DESCRIPTION OF THE TASK:
Please rewrite the material below with every "palm tree" changed to "coconut palm" and nothing else altered.

PROVIDED ENTRIES:
● ● ● ●

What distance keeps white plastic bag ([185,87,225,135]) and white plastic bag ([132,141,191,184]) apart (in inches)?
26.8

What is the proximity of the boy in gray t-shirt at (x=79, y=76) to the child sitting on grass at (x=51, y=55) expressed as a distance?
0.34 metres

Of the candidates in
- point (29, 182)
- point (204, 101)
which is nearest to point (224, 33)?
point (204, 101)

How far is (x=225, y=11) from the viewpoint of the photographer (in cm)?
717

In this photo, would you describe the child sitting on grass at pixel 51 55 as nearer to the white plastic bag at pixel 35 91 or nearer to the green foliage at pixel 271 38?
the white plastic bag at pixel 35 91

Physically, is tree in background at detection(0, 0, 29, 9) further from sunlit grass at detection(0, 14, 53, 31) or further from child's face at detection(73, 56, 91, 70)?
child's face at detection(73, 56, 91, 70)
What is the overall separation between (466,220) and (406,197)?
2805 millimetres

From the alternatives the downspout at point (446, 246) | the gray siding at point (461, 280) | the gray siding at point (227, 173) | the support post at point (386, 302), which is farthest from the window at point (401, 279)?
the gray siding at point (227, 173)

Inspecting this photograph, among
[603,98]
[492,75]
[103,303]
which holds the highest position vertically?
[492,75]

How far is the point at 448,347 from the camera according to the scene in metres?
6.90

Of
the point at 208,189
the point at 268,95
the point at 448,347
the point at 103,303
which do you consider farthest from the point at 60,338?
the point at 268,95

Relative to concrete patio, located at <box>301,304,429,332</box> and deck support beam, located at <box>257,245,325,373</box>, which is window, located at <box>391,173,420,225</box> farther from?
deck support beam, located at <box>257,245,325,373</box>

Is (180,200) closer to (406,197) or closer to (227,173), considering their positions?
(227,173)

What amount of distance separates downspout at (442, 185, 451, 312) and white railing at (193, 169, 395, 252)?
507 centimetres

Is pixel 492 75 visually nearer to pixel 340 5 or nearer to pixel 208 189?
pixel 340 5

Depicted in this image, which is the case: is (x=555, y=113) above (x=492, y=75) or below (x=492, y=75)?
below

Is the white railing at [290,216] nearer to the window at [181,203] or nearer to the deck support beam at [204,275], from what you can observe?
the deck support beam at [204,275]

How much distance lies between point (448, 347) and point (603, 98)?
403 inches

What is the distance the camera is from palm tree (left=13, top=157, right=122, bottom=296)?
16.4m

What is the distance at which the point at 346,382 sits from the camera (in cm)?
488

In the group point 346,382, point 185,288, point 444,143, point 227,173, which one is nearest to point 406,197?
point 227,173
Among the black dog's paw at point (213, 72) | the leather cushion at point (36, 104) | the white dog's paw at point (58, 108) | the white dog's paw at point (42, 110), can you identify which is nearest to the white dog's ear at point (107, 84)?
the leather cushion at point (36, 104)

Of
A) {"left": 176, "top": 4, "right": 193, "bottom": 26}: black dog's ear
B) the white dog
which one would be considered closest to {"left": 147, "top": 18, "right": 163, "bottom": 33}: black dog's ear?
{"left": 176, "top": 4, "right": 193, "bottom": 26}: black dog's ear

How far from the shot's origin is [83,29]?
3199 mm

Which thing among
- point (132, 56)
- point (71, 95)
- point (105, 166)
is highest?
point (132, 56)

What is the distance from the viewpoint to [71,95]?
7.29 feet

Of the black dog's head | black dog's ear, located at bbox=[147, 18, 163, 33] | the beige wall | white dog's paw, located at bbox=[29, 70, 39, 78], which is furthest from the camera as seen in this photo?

● ● ● ●

EXERCISE OUTPUT:
What distance keeps white plastic bag ([185,87,225,135]) and white plastic bag ([132,141,191,184]) apart (in inches)?
26.8

What is the proximity of the boy in gray t-shirt at (x=79, y=76) to the child sitting on grass at (x=51, y=55) expressed as a distance?
0.34 metres

Of the candidates in
- point (29, 182)
- point (204, 101)
which is nearest to point (224, 33)?
point (204, 101)

How far is (x=225, y=11) from the viewpoint of the photographer (in cm)?
717

In this photo, would you describe the child sitting on grass at pixel 51 55 as nearer to the white plastic bag at pixel 35 91 or nearer to the green foliage at pixel 271 38?
the white plastic bag at pixel 35 91

Physically, is tree in background at detection(0, 0, 29, 9) further from sunlit grass at detection(0, 14, 53, 31) or further from child's face at detection(73, 56, 91, 70)?
child's face at detection(73, 56, 91, 70)
What is the overall separation between (466,220) and (406,197)?
2805 millimetres

From the alternatives the downspout at point (446, 246) | the gray siding at point (461, 280) | the gray siding at point (227, 173) | the support post at point (386, 302), which is farthest from the window at point (401, 279)?
the gray siding at point (227, 173)

Inspecting this photograph, among
[603,98]
[492,75]
[103,303]
which holds the highest position vertically?
[492,75]

How far is the point at 448,347 from the camera according to the scene in metres?
6.90

Of
the point at 208,189
the point at 268,95
the point at 448,347
the point at 103,303
which do you consider farthest from the point at 60,338?
the point at 268,95

Relative to concrete patio, located at <box>301,304,429,332</box> and deck support beam, located at <box>257,245,325,373</box>, which is window, located at <box>391,173,420,225</box> farther from?
deck support beam, located at <box>257,245,325,373</box>

Is (180,200) closer to (406,197) or closer to (227,173), considering their positions?
(227,173)

What amount of distance separates downspout at (442, 185, 451, 312) and white railing at (193, 169, 395, 252)?
507 centimetres

Is pixel 492 75 visually nearer to pixel 340 5 or nearer to pixel 208 189?
pixel 340 5

Depicted in this image, which is the case: is (x=555, y=113) above (x=492, y=75) or below (x=492, y=75)?
below

Is the white railing at [290,216] nearer to the window at [181,203] or nearer to the deck support beam at [204,275], from what you can observe?
the deck support beam at [204,275]

How much distance lies between point (448, 347) and point (603, 98)?
403 inches

What is the distance the camera is from coconut palm (left=13, top=157, right=122, bottom=296)?
16.4m

What is the distance at which the point at 346,382 sits from the camera (in cm)?
488

In the group point 346,382, point 185,288, point 444,143, point 227,173, which one is nearest to point 406,197?
point 227,173
Among the black dog's paw at point (213, 72) | the leather cushion at point (36, 104) | the white dog's paw at point (58, 108) | the white dog's paw at point (42, 110), can you identify which is nearest to the white dog's ear at point (107, 84)?
the leather cushion at point (36, 104)

Of
A) {"left": 176, "top": 4, "right": 193, "bottom": 26}: black dog's ear
B) the white dog
which one would be considered closest to {"left": 147, "top": 18, "right": 163, "bottom": 33}: black dog's ear?
{"left": 176, "top": 4, "right": 193, "bottom": 26}: black dog's ear

How far from the shot's origin is [83,29]?
3199 mm

Which thing among
- point (132, 56)
- point (71, 95)
- point (105, 166)
is highest?
point (132, 56)

What is the distance from the viewpoint to [71,95]?
7.29 feet

Of the black dog's head | black dog's ear, located at bbox=[147, 18, 163, 33] | the beige wall | white dog's paw, located at bbox=[29, 70, 39, 78], which is furthest from the camera as seen in this photo?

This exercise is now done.